Summary: A dying man's final request sends a young woman to a new life at Badon Hill. TristanOC.

Disclaimer & Author's Note: I like to think that Malory would have his legends of King Arthur belong to the ages, but I cannot lay claim to them nor to those responsible for the 2004 film by the same name. Thank you for reading, and enjoy!

A/N#2: All babies are born with blue eyes, so suspend your disbelief. Good morning, star shine.

Chapter 20: Miracle

The night was cold and clear. Stars hung high above the battlements, still and glittering like ice. The hour had turned the Roman flags black, their banners twisting violently in the rising wind. The tavern was warmly lit and full enough to compensate for the winter weather. Cider ale flowed, infusing the air with a hot, pungent scent.

Cariad was restless. She leaned heavily against the archway that separated the tavern from the street beyond. She curled her fingers into the folds of her wool cloak and turned her face into her hood. She let her head rest against the stone and closed her eyes, breathing in the crisp night air.

From across the tavern where he sat in the company of his fellow knights, Tristan watched her cheeks flush beneath the flickering light of the sconces. Eyes still sweetly closed, her lips twitched into a secret smile. He felt its whispered promise swell in his chest.
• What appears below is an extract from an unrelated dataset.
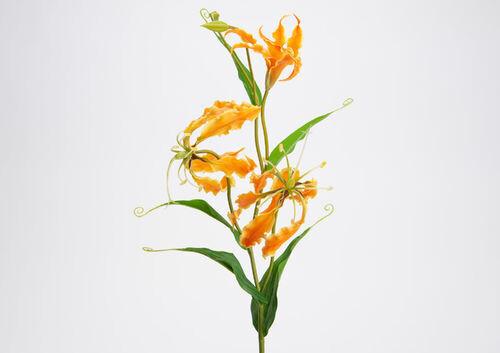 Gloriosa Lily H76 or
It still overwhelmed him sometimes – as she would argue that it should – that he had come to love her so strongly.

Cariad's eyes opened then, and she met his affectionate scrutiny easily. She uncurled her fingers from her cloak and raised her hand in a small wave. She threw him a smile, almost shy, and disappeared into the shadows beyond the archway.

Tristan lingered long enough to enjoy his hot drink before he followed her. "Good night," he muttered to the other men. Galahad chuckled, a little drunkenly, but the sound of it did not reach Tristan's ears. He smirked, however, at his own private thoughts. Roaming solitude was the quiet haven of many females on the verge of giving birth.

Cariad traveled the cold, dark streets, comfortable with the scout's near silent presence following her like a shadow. She wandered, leading him for nearly a half hour before she paused and held out of her hand. Tristan took her it, his hot fingers burning against her palm. Cariad leaned against the wall of the armory, tilting her head up to the sky.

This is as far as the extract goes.